*SOURCE MATERIAL*:
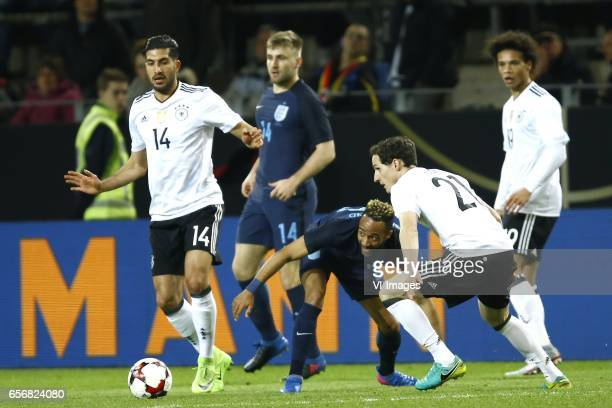 Emre Can of Germany Nathan Redmond of England Sebastian Rudy of Germany Leroy Sane of Germanyduring the friendly match between Germany and England on...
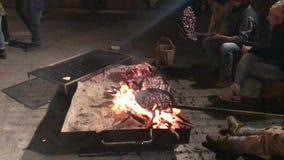 25/08/18 Zocca, Modena - kastanjefestival Groep vrienden die kastanjes op het vuur koken stock video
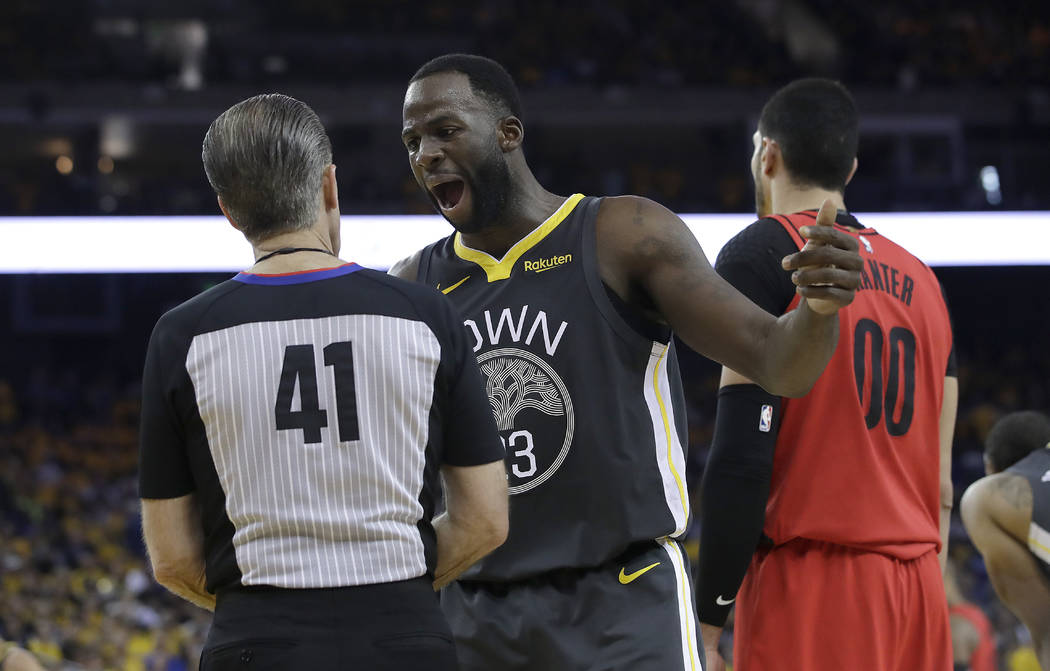 Golden State Warriors forward Draymond Green gestures while talking with referee Ken Mauer (41) ...
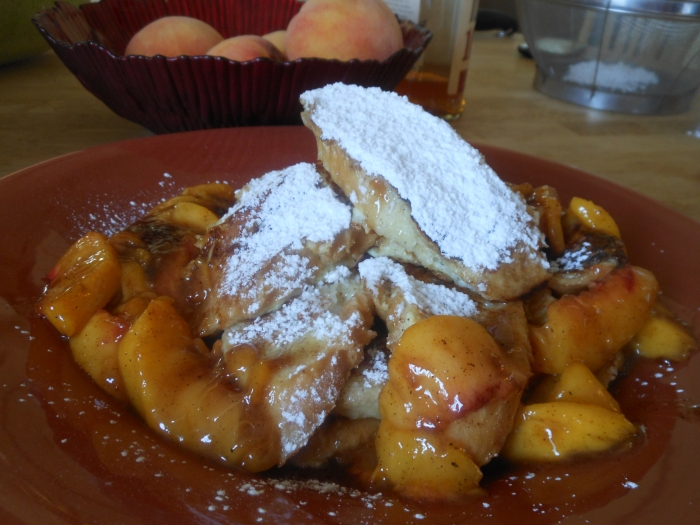 Bourbon Peach French Toast Platter doused in powdered sugar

*EXERCISE*:
The line containing "25/08/18 Zocca, Modena" and every line after it, through the end of the data, are to be output exactly. Omit the pictures.

*OUTPUT OF THE EXERCISE*:
 25/08/18 Zocca, Modena - kastanjefestival Groep vrienden die kastanjes op het vuur koken stock video
 Golden State Warriors forward Draymond Green gestures while talking with referee Ken Mauer (41) ...
 Bourbon Peach French Toast Platter doused in powdered sugar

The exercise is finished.